(PASSAGE SHOWN):
OK, but you have a collected vector of "indexes" already, to walk "backwards",
so it felt a bit odd, but with multiple variable indices that's explainable.
> >
> > I think the param, instead of limiting the range complexity, needs to
> > limit the amount
> > of CTOR walking done. Otherwise we'd scan a multi-gigabyte two-valued CTOR
> > like {0, 1, 0, 1 ..} with arr[i] many many times.
>
> Right. Do we want both? While it probably makes sense to traverse an
> 5x5 array containing ones and zeros, I am not sure if harm can be done
> by building ranges with 25 pairs if the values are unique? But perhaps
> not.
I think we want to have a quite low limit on the walk-the-CTOR complexity,
For value-range there's a HARD_MAX_RANGES of 255 currently, it will
simply degrade range precision after hitting that.
> > Having a CTOR pre-classified by IPA would be nice.
>
> I guess we could cache the results and keep them for all functions, but
> this is probably something for later.
>
> >> + FOR_EACH_CONSTRUCTOR_ELT (CONSTRUCTOR_ELTS (constructor), ix, index,
> >> val)
> >> + {
> >> + /* TODO: If the array index in the expr is an SSA_NAME with a known
> >> + range, we could use just values loaded from the corresponding
> >> array
> >> + elements. */
> >
> > Until you do this this really boils down to the complete static CTOR range
> > which
> > should be easier to cache than the VR, CTOR pair you'd have to use
> > otherwise.
>
> I think caching the queries for particular known fields of RECORED_REFs
> and/or particular known indices of ARRAY_REFs would not be much more
> difficult.
True. I was more thinking of handling only the case of a uniformly typed
(as in leaf-elements) variable with CTOR (like arrays) where we could cache
the overall value-range [approximation] for the whole CTOR.
> In any event, thanks for looking at this,
>
> Martin

(CHALLENGE 1):
From the mailing-list passage on constructor value ranges above, print the part starting at "True. I was" and ending at "the whole CTOR.".

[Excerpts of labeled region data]
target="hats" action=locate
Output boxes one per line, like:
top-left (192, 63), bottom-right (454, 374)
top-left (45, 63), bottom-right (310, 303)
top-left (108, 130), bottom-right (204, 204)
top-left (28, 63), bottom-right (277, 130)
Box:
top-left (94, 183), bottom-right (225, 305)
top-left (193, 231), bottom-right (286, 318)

(CHALLENGE 2):
Rewrite the records above so that "hats" becomes "caps", keeping everything else in them as it is.

(RESPONSE 1):
True. I was more thinking of handling only the case of a uniformly typed
(as in leaf-elements) variable with CTOR (like arrays) where we could cache
the overall value-range [approximation] for the whole CTOR.

(RESPONSE 2):
target="caps" action=locate
Output boxes one per line, like:
top-left (192, 63), bottom-right (454, 374)
top-left (45, 63), bottom-right (310, 303)
top-left (108, 130), bottom-right (204, 204)
top-left (28, 63), bottom-right (277, 130)
Box:
top-left (94, 183), bottom-right (225, 305)
top-left (193, 231), bottom-right (286, 318)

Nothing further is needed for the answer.